### EXTRACTED ENTRIES
# # # #

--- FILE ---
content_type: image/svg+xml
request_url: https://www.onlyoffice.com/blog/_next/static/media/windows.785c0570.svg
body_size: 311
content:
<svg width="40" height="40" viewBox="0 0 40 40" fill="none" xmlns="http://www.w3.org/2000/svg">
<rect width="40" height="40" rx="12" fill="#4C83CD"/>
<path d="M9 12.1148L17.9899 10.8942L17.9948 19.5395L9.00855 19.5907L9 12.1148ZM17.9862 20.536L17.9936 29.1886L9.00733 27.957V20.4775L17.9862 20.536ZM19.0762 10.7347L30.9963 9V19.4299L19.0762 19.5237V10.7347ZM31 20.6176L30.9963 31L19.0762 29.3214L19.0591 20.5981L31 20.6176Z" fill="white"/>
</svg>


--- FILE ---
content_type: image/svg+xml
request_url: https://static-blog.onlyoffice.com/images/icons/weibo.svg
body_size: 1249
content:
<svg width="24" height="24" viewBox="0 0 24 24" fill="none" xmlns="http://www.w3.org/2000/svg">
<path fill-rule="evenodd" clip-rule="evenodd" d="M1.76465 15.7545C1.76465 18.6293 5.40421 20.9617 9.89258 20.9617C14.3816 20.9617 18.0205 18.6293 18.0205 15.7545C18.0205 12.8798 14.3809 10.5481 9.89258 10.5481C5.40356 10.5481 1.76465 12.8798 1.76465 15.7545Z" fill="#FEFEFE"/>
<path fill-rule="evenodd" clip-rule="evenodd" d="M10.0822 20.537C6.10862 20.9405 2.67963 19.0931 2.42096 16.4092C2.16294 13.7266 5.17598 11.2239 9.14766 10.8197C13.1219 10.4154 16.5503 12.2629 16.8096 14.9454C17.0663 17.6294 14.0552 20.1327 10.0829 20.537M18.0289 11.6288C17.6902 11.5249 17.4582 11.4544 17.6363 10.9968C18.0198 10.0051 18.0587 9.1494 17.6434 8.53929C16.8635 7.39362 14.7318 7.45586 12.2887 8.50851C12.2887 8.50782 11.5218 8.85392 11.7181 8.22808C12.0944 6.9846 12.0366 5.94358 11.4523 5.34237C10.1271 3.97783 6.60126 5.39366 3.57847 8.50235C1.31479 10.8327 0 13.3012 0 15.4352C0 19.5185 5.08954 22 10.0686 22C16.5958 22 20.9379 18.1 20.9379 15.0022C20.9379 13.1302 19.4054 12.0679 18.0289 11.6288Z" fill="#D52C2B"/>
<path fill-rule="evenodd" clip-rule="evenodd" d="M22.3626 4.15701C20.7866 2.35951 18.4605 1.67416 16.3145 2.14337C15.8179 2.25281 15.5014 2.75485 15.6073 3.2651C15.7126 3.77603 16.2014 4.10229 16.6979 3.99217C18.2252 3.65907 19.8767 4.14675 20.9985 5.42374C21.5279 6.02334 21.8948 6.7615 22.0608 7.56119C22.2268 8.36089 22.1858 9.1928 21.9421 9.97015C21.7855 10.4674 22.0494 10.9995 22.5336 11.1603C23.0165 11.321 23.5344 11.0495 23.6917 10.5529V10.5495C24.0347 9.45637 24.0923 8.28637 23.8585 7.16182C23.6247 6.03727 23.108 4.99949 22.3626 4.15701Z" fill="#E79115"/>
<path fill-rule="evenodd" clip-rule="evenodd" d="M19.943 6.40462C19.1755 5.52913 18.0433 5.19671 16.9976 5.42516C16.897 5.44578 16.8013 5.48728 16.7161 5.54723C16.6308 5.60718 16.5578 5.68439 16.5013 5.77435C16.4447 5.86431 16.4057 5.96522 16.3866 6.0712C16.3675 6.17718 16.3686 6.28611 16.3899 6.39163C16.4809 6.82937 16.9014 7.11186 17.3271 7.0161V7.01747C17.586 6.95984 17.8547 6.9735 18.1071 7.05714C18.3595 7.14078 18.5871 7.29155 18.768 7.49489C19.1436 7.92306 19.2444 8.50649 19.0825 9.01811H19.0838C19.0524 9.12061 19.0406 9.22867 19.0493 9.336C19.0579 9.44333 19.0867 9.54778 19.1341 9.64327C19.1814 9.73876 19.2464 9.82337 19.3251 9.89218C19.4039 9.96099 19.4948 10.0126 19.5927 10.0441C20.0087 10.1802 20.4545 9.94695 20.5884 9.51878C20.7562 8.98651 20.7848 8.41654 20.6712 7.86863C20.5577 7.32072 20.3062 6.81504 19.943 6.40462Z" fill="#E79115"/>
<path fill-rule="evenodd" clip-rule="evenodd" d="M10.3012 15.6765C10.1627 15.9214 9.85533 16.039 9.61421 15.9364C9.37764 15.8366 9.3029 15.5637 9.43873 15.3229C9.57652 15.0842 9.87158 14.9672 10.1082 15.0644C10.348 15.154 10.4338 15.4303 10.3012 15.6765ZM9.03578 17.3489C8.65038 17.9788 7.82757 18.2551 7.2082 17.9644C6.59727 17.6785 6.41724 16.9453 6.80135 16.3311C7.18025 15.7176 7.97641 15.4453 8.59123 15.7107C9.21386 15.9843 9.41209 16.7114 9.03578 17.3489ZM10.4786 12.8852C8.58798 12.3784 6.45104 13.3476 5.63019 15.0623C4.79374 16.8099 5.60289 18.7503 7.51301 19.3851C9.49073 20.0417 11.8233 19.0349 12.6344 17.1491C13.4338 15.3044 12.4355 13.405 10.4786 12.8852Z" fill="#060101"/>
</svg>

# # # #

### WHAT TO PRODUCE
Extract the complete listing above, reproducing each line exactly.

### PROBLEM SOLUTION
--- FILE ---
content_type: image/svg+xml
request_url: https://www.onlyoffice.com/blog/_next/static/media/windows.785c0570.svg
body_size: 311
content:
<svg width="40" height="40" viewBox="0 0 40 40" fill="none" xmlns="http://www.w3.org/2000/svg">
<rect width="40" height="40" rx="12" fill="#4C83CD"/>
<path d="M9 12.1148L17.9899 10.8942L17.9948 19.5395L9.00855 19.5907L9 12.1148ZM17.9862 20.536L17.9936 29.1886L9.00733 27.957V20.4775L17.9862 20.536ZM19.0762 10.7347L30.9963 9V19.4299L19.0762 19.5237V10.7347ZM31 20.6176L30.9963 31L19.0762 29.3214L19.0591 20.5981L31 20.6176Z" fill="white"/>
</svg>


--- FILE ---
content_type: image/svg+xml
request_url: https://static-blog.onlyoffice.com/images/icons/weibo.svg
body_size: 1249
content:
<svg width="24" height="24" viewBox="0 0 24 24" fill="none" xmlns="http://www.w3.org/2000/svg">
<path fill-rule="evenodd" clip-rule="evenodd" d="M1.76465 15.7545C1.76465 18.6293 5.40421 20.9617 9.89258 20.9617C14.3816 20.9617 18.0205 18.6293 18.0205 15.7545C18.0205 12.8798 14.3809 10.5481 9.89258 10.5481C5.40356 10.5481 1.76465 12.8798 1.76465 15.7545Z" fill="#FEFEFE"/>
<path fill-rule="evenodd" clip-rule="evenodd" d="M10.0822 20.537C6.10862 20.9405 2.67963 19.0931 2.42096 16.4092C2.16294 13.7266 5.17598 11.2239 9.14766 10.8197C13.1219 10.4154 16.5503 12.2629 16.8096 14.9454C17.0663 17.6294 14.0552 20.1327 10.0829 20.537M18.0289 11.6288C17.6902 11.5249 17.4582 11.4544 17.6363 10.9968C18.0198 10.0051 18.0587 9.1494 17.6434 8.53929C16.8635 7.39362 14.7318 7.45586 12.2887 8.50851C12.2887 8.50782 11.5218 8.85392 11.7181 8.22808C12.0944 6.9846 12.0366 5.94358 11.4523 5.34237C10.1271 3.97783 6.60126 5.39366 3.57847 8.50235C1.31479 10.8327 0 13.3012 0 15.4352C0 19.5185 5.08954 22 10.0686 22C16.5958 22 20.9379 18.1 20.9379 15.0022C20.9379 13.1302 19.4054 12.0679 18.0289 11.6288Z" fill="#D52C2B"/>
<path fill-rule="evenodd" clip-rule="evenodd" d="M22.3626 4.15701C20.7866 2.35951 18.4605 1.67416 16.3145 2.14337C15.8179 2.25281 15.5014 2.75485 15.6073 3.2651C15.7126 3.77603 16.2014 4.10229 16.6979 3.99217C18.2252 3.65907 19.8767 4.14675 20.9985 5.42374C21.5279 6.02334 21.8948 6.7615 22.0608 7.56119C22.2268 8.36089 22.1858 9.1928 21.9421 9.97015C21.7855 10.4674 22.0494 10.9995 22.5336 11.1603C23.0165 11.321 23.5344 11.0495 23.6917 10.5529V10.5495C24.0347 9.45637 24.0923 8.28637 23.8585 7.16182C23.6247 6.03727 23.108 4.99949 22.3626 4.15701Z" fill="#E79115"/>
<path fill-rule="evenodd" clip-rule="evenodd" d="M19.943 6.40462C19.1755 5.52913 18.0433 5.19671 16.9976 5.42516C16.897 5.44578 16.8013 5.48728 16.7161 5.54723C16.6308 5.60718 16.5578 5.68439 16.5013 5.77435C16.4447 5.86431 16.4057 5.96522 16.3866 6.0712C16.3675 6.17718 16.3686 6.28611 16.3899 6.39163C16.4809 6.82937 16.9014 7.11186 17.3271 7.0161V7.01747C17.586 6.95984 17.8547 6.9735 18.1071 7.05714C18.3595 7.14078 18.5871 7.29155 18.768 7.49489C19.1436 7.92306 19.2444 8.50649 19.0825 9.01811H19.0838C19.0524 9.12061 19.0406 9.22867 19.0493 9.336C19.0579 9.44333 19.0867 9.54778 19.1341 9.64327C19.1814 9.73876 19.2464 9.82337 19.3251 9.89218C19.4039 9.96099 19.4948 10.0126 19.5927 10.0441C20.0087 10.1802 20.4545 9.94695 20.5884 9.51878C20.7562 8.98651 20.7848 8.41654 20.6712 7.86863C20.5577 7.32072 20.3062 6.81504 19.943 6.40462Z" fill="#E79115"/>
<path fill-rule="evenodd" clip-rule="evenodd" d="M10.3012 15.6765C10.1627 15.9214 9.85533 16.039 9.61421 15.9364C9.37764 15.8366 9.3029 15.5637 9.43873 15.3229C9.57652 15.0842 9.87158 14.9672 10.1082 15.0644C10.348 15.154 10.4338 15.4303 10.3012 15.6765ZM9.03578 17.3489C8.65038 17.9788 7.82757 18.2551 7.2082 17.9644C6.59727 17.6785 6.41724 16.9453 6.80135 16.3311C7.18025 15.7176 7.97641 15.4453 8.59123 15.7107C9.21386 15.9843 9.41209 16.7114 9.03578 17.3489ZM10.4786 12.8852C8.58798 12.3784 6.45104 13.3476 5.63019 15.0623C4.79374 16.8099 5.60289 18.7503 7.51301 19.3851C9.49073 20.0417 11.8233 19.0349 12.6344 17.1491C13.4338 15.3044 12.4355 13.405 10.4786 12.8852Z" fill="#060101"/>
</svg>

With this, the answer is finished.